Could you please write out each line of the records exactly, minus the pictures?

__________

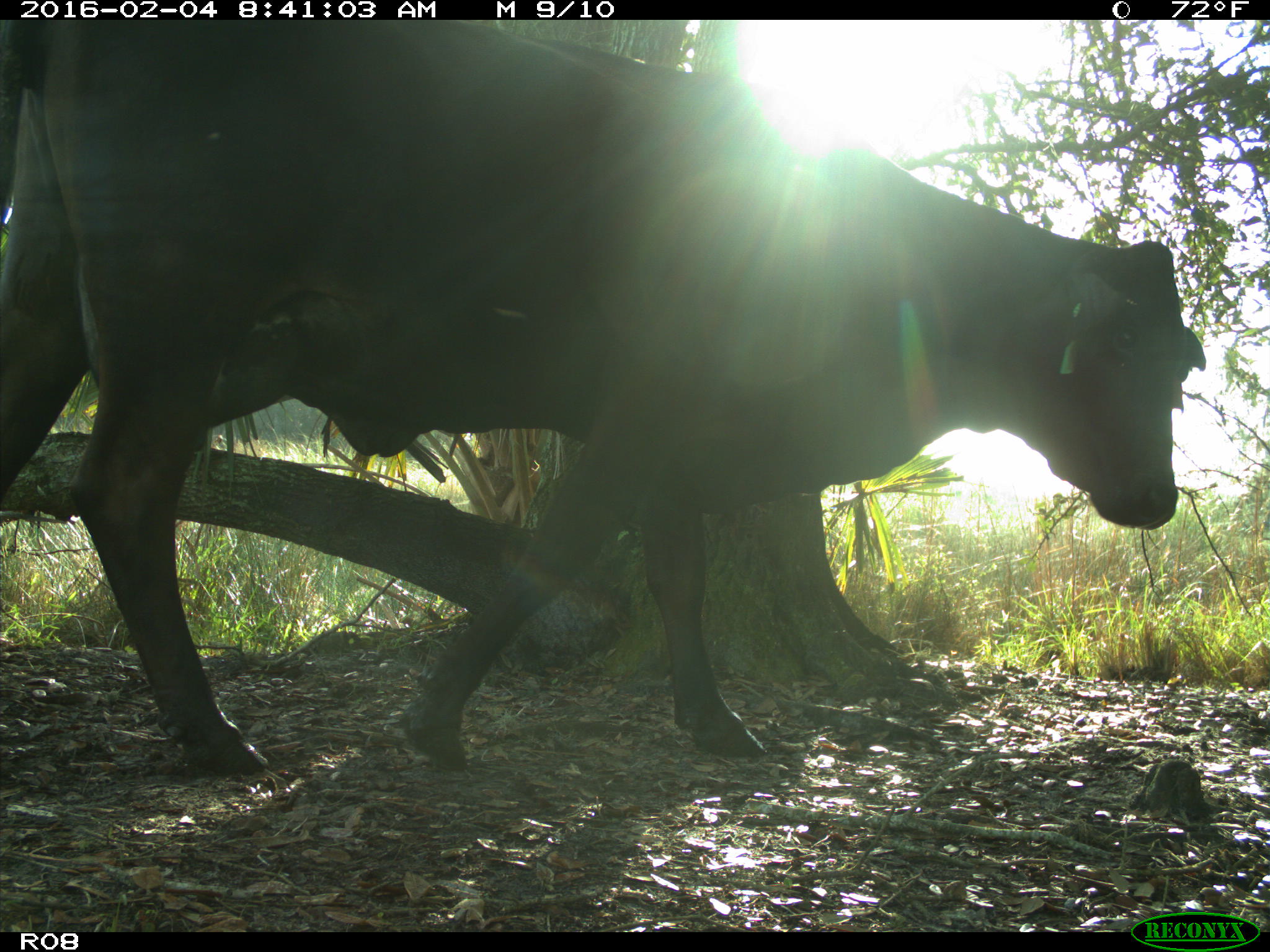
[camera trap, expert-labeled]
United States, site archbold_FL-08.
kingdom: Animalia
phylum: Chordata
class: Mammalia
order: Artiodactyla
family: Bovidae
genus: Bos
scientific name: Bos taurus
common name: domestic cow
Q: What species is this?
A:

__________

Exercise response:
[camera trap, expert-labeled]
United States, site archbold_FL-08.
kingdom: Animalia
phylum: Chordata
class: Mammalia
order: Artiodactyla
family: Bovidae
genus: Bos
scientific name: Bos taurus
common name: domestic cow
Q: What species is this?
A:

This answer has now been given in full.